I am using a Jetson AGX Xavier with 16GB RAM memory for object detection and instance segmentation inferencing. However the algorithms are running very slowly compared to standard desktop computers with 8GB GPU.
I have run jtop to check if the GPU is properly utilized. Every time the Program makes a prediction, the GPU usage goes up to 100%. However, under the memory registry of jtop, I notice that the GPU always only utilizes about 2GB of RAM memory when performing inference.
Should I consider it normal that the GPU “only” uses 2GB of RAM or can I somehow make it use more at the time?
To clarify, I am running the inferencing with a batch size of 1 because I want to use it for real-time application on an image stream.
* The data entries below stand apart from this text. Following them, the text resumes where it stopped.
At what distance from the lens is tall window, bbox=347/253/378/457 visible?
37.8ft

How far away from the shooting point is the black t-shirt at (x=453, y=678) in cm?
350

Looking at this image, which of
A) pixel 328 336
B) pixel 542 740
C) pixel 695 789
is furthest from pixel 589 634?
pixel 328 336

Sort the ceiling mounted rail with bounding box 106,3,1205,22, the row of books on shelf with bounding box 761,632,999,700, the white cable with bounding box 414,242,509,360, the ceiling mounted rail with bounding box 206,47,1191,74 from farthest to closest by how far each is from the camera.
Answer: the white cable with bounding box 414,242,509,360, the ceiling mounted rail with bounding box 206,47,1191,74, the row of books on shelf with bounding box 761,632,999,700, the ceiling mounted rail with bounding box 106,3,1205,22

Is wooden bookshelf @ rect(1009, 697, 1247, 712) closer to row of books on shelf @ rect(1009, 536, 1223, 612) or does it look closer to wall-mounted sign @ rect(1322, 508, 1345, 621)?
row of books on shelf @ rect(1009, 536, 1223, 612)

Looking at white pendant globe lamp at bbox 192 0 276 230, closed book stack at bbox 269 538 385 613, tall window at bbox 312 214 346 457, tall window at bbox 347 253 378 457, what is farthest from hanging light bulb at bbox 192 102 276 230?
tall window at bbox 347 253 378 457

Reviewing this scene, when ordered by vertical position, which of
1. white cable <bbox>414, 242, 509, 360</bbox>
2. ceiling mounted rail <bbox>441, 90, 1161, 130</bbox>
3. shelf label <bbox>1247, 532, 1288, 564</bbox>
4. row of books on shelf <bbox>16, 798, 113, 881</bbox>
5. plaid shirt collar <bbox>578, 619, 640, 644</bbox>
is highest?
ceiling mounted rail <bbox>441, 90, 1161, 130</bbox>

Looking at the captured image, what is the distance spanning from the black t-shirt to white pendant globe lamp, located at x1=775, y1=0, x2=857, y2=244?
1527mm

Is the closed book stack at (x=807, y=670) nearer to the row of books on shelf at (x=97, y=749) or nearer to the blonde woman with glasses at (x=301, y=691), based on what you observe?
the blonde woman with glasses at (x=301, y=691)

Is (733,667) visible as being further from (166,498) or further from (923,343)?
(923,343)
I am using a swin-transformer model for object-detection and instance segmentation. I have taken it from MMDetection which is pytorch based. Running it on the Jetson on using the API of MMDetection(pytorch), I am getting an inference time of 1s per image (1 fps). Then I converted it to ONNX and ran it in onnxruntime-gpu. Which led to a speedup where it currently runs at 0.5s per image (2 fps). But it’s still very slow for real-time applications. I am trying to convert the model further to TensorRT but it’s proving to be quite a challenge and I am unsure if it will help that much.
For that reason, I was asking myself if the problem might be somehow hardware/gpu related.
Any help or advice would be much appreciated!